§ **WORK ORDER**: For this exercise, please return exactly the line containing "order: Rodentia" and each line after it through the end of the records, with no pictures included.

··· LISTED ENTRIES

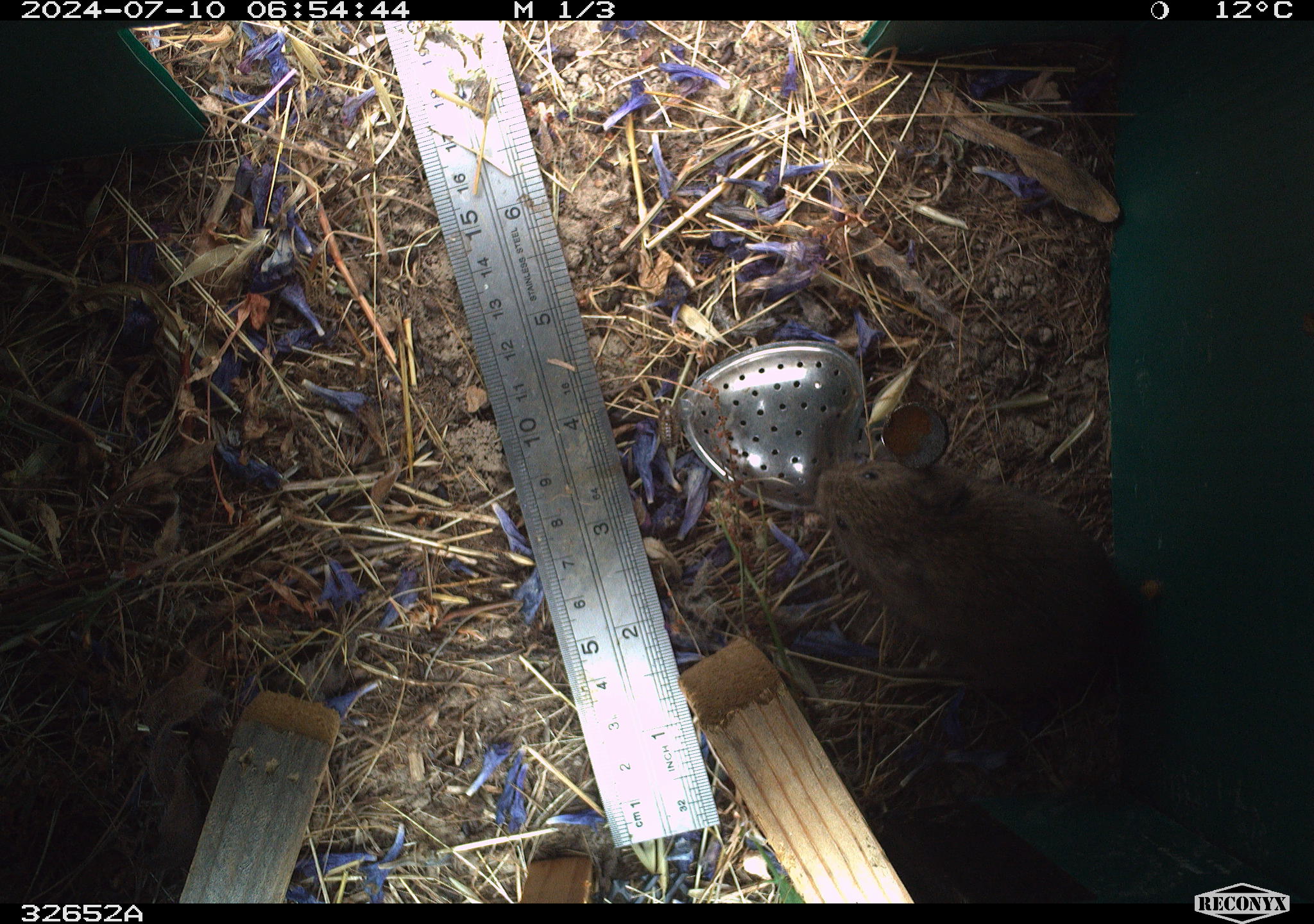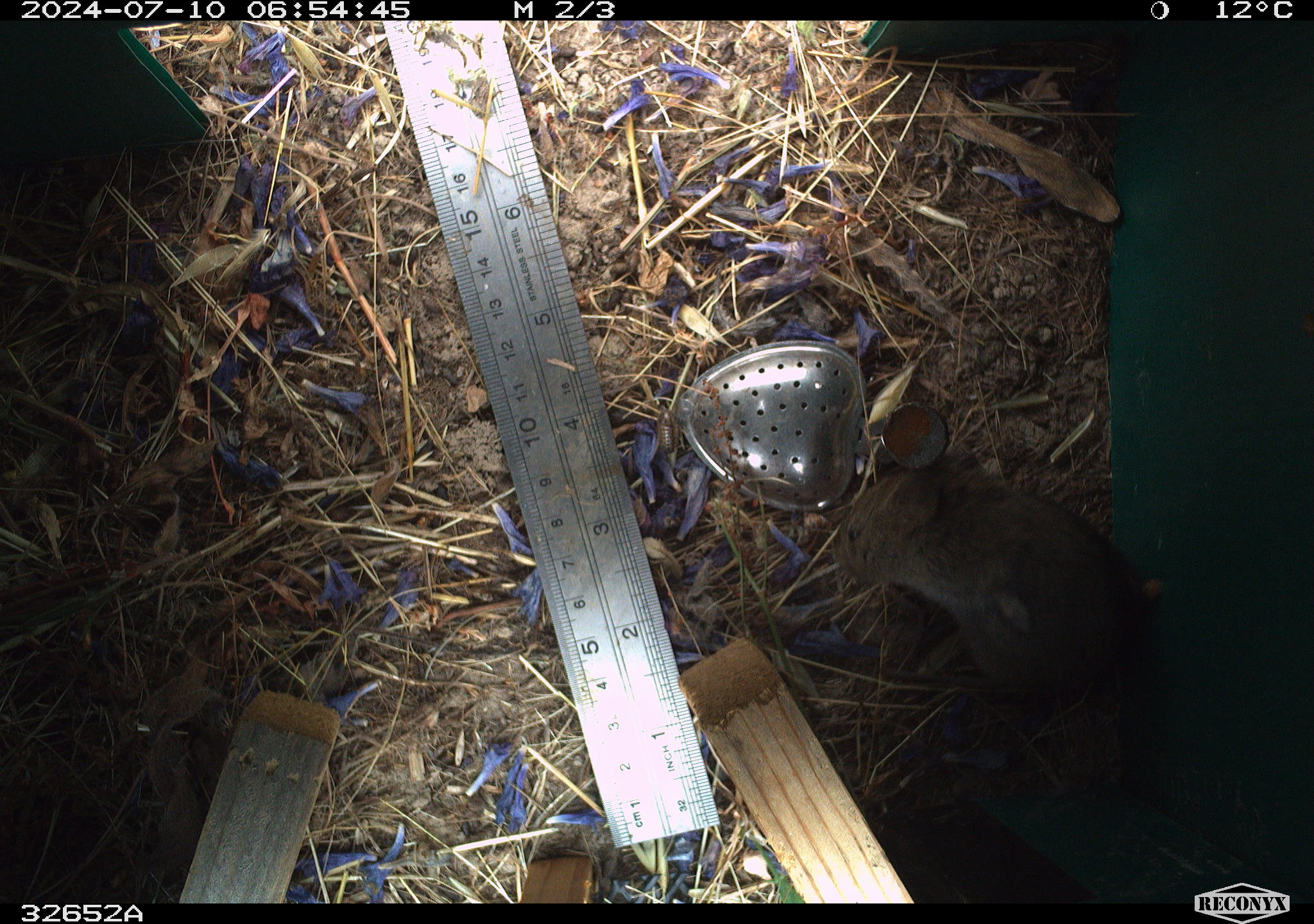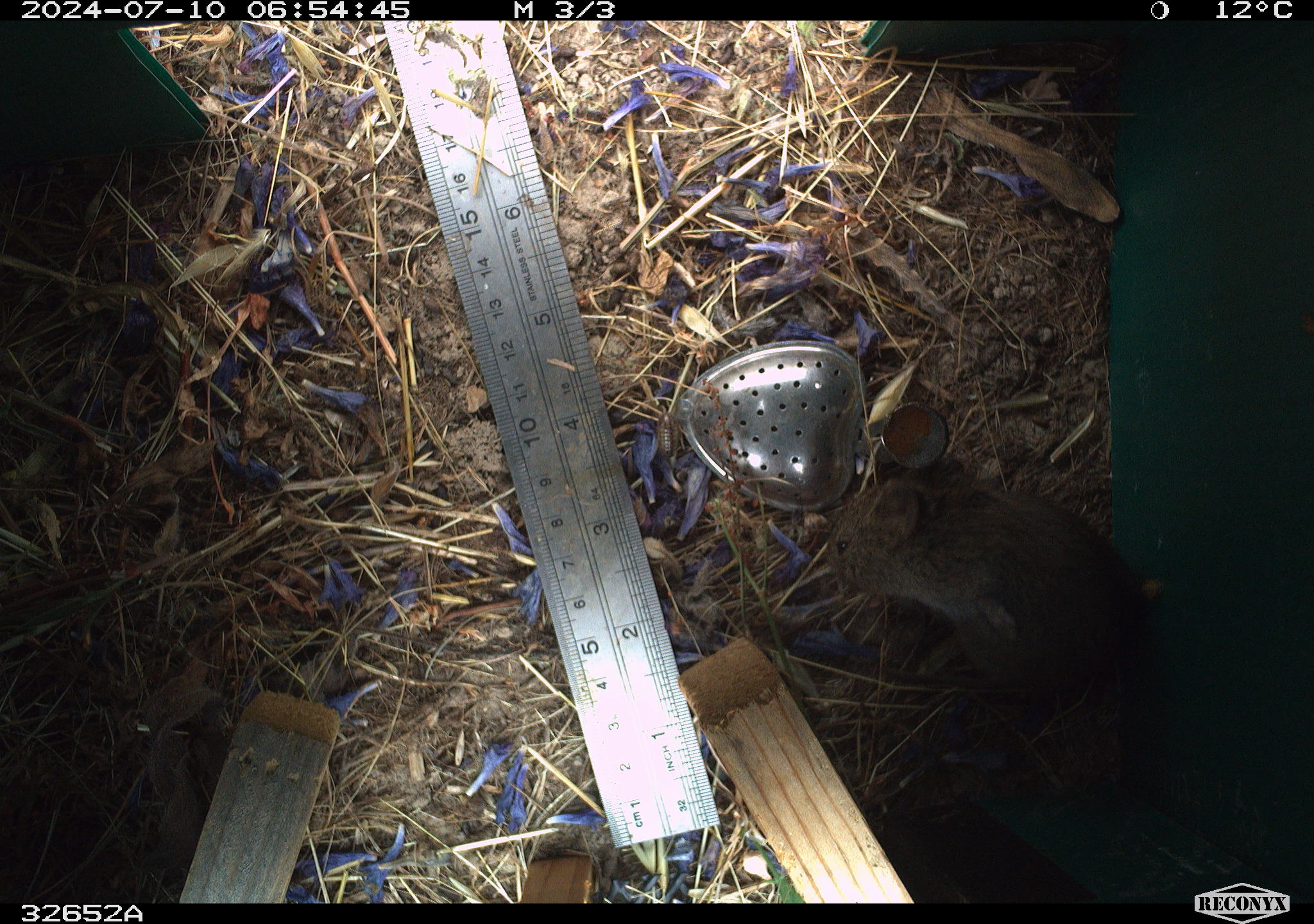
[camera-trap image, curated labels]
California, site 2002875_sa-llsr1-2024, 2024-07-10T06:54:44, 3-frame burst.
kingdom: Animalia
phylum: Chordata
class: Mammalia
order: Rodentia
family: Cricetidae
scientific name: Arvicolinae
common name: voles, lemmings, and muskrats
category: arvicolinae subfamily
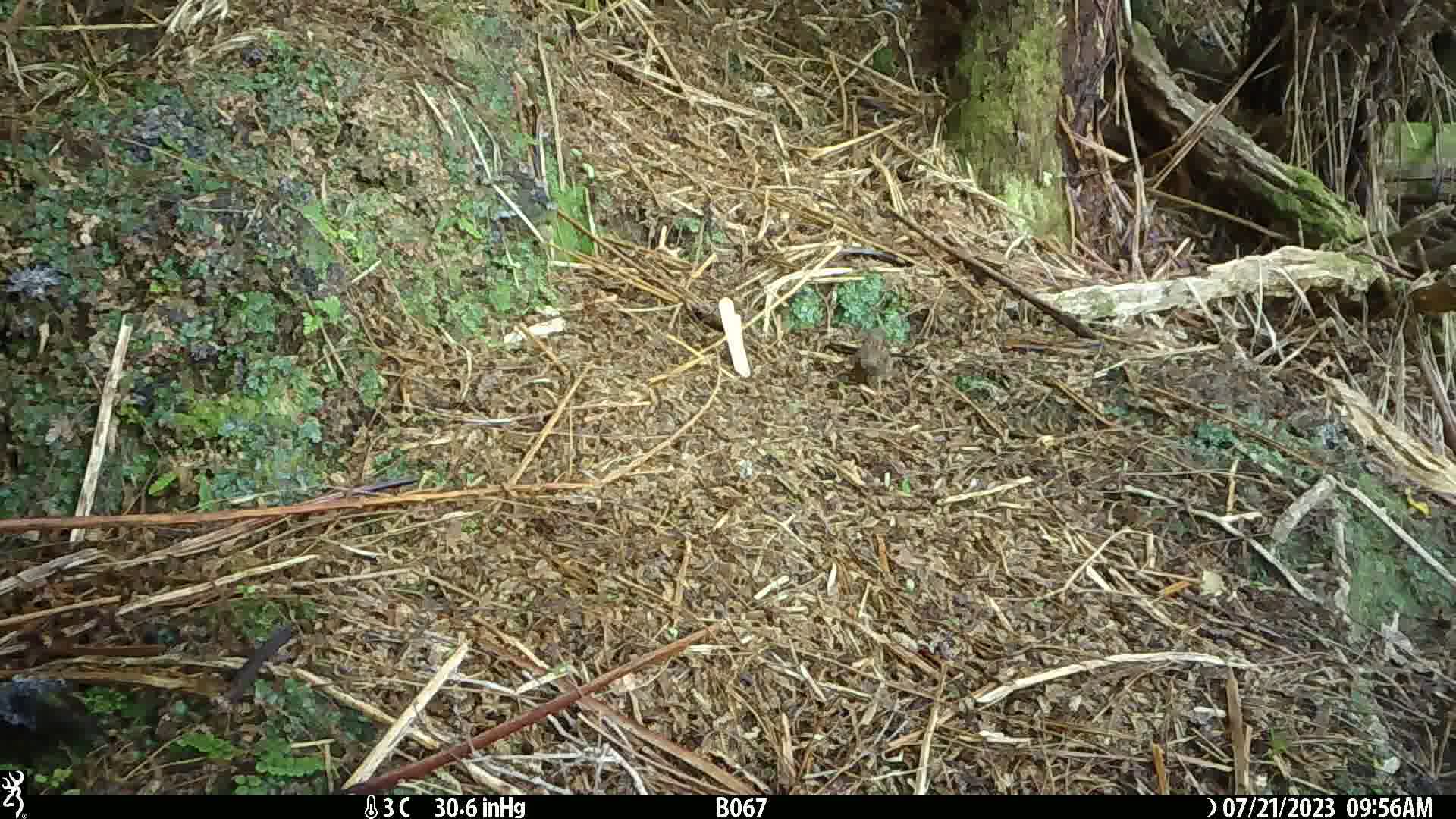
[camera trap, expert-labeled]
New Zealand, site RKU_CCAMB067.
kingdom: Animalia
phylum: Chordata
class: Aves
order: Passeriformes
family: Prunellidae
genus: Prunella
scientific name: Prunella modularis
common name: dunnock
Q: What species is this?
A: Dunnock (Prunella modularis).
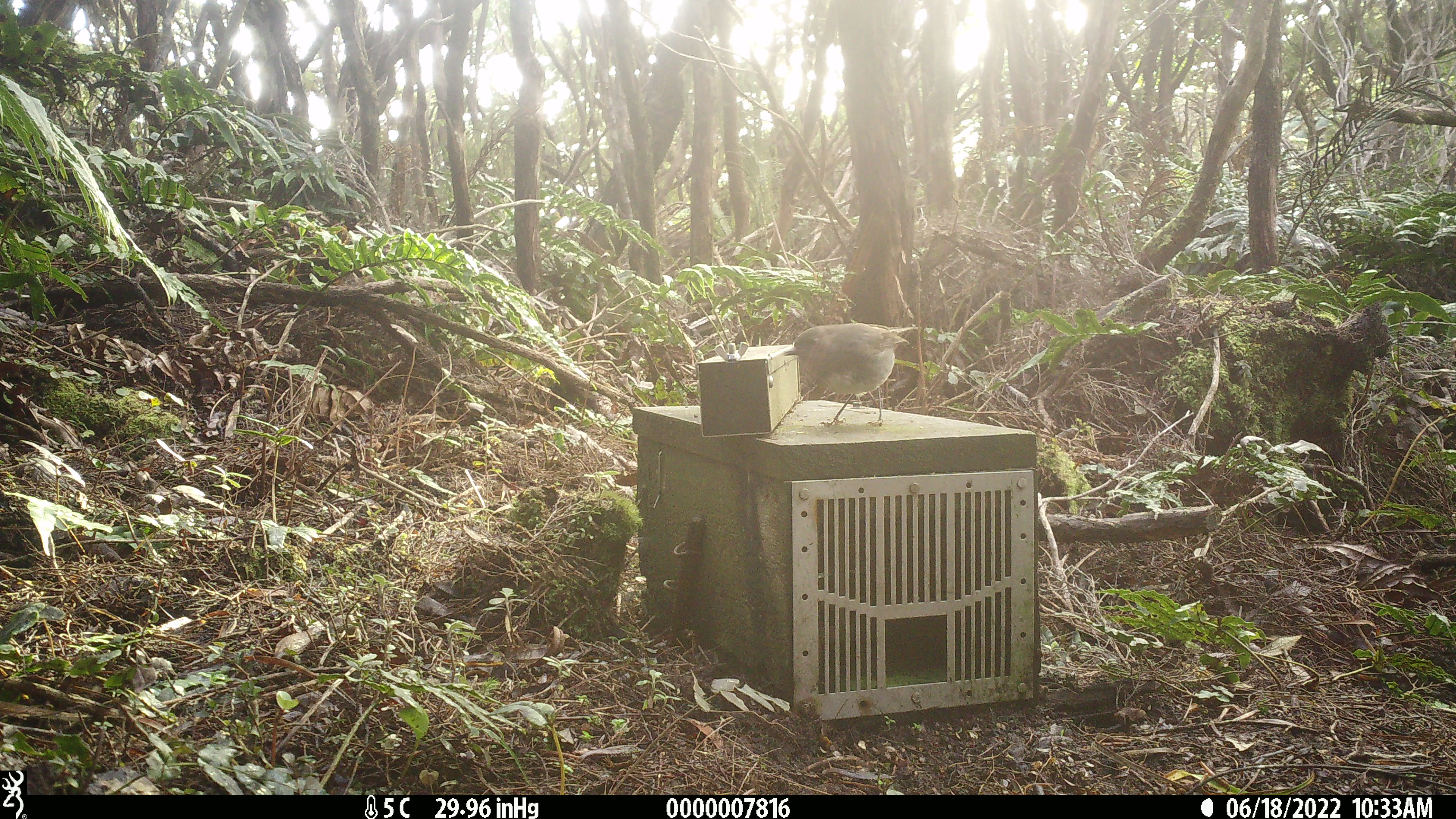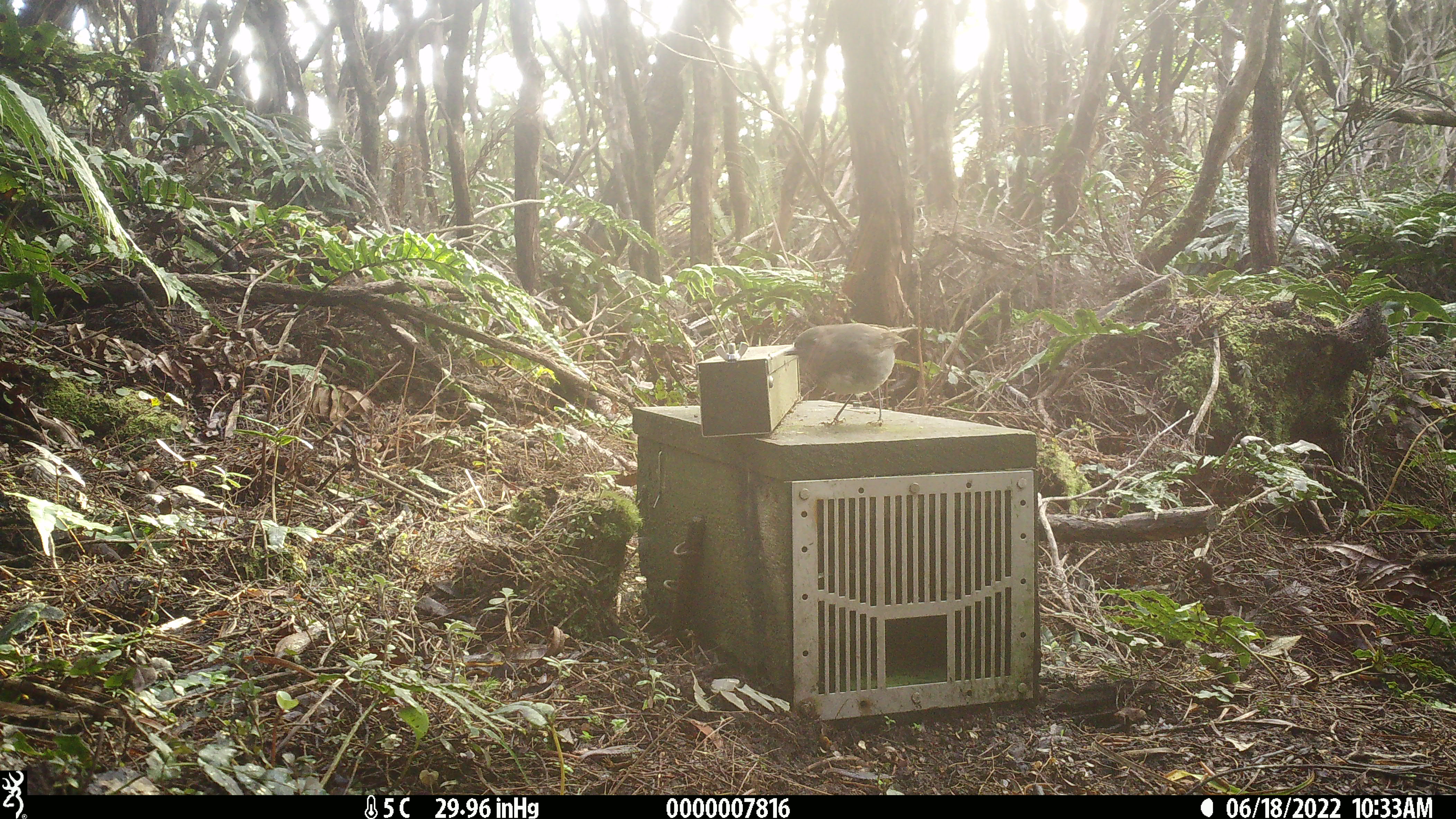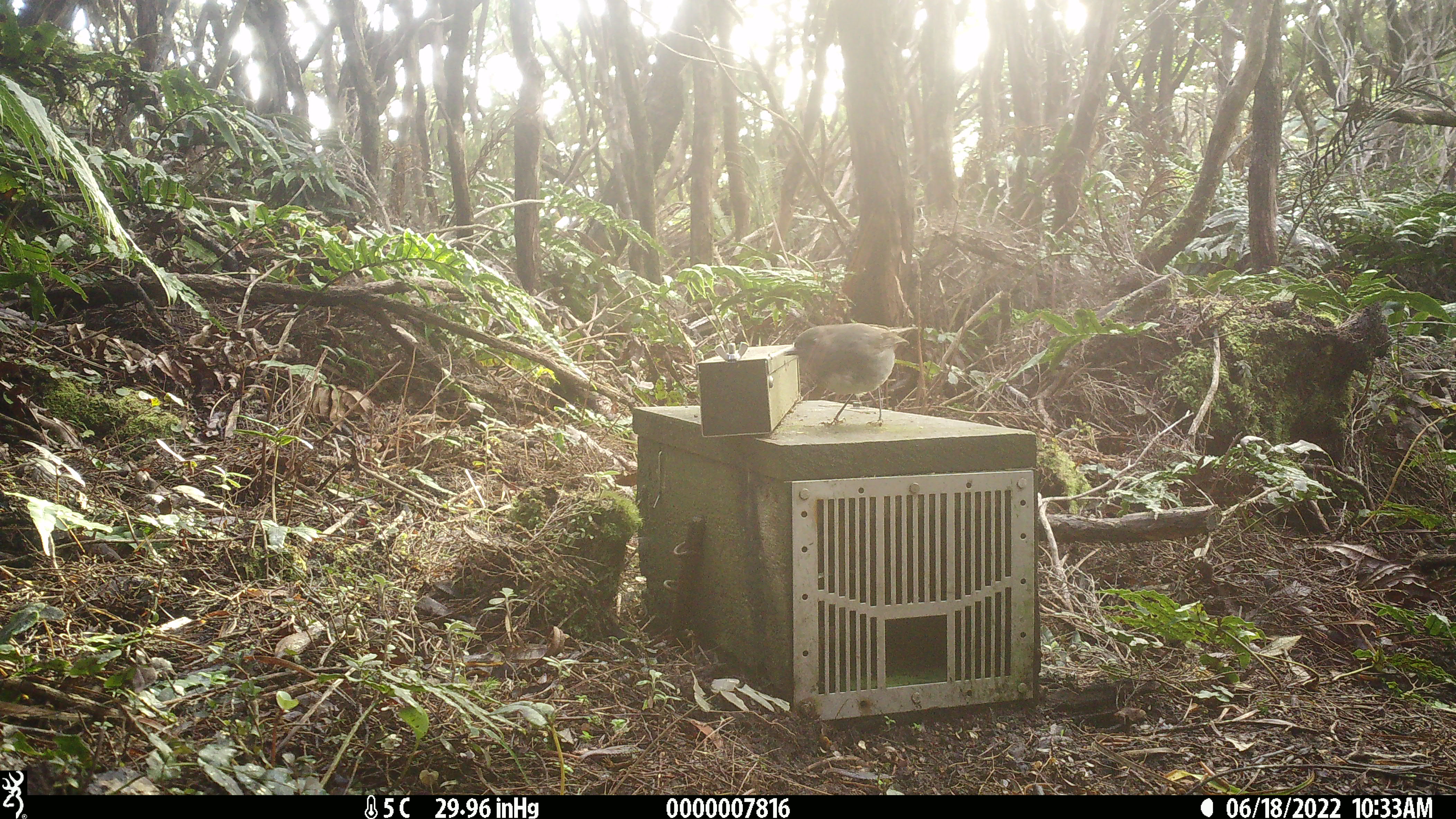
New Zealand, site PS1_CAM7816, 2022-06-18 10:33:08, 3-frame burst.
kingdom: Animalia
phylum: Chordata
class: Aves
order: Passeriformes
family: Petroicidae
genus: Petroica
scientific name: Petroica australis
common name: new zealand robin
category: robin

······

§ **EXPECTED OUTPUT**:
order: Rodentia
family: Cricetidae
scientific name: Arvicolinae
common name: voles, lemmings, and muskrats
category: arvicolinae subfamily
[camera trap, expert-labeled]
New Zealand, site RKU_CCAMB067.
kingdom: Animalia
phylum: Chordata
class: Aves
order: Passeriformes
family: Prunellidae
genus: Prunella
scientific name: Prunella modularis
common name: dunnock
Q: What species is this?
A: Dunnock (Prunella modularis).
New Zealand, site PS1_CAM7816, 2022-06-18 10:33:08, 3-frame burst.
kingdom: Animalia
phylum: Chordata
class: Aves
order: Passeriformes
family: Petroicidae
genus: Petroica
scientific name: Petroica australis
common name: new zealand robin
category: robin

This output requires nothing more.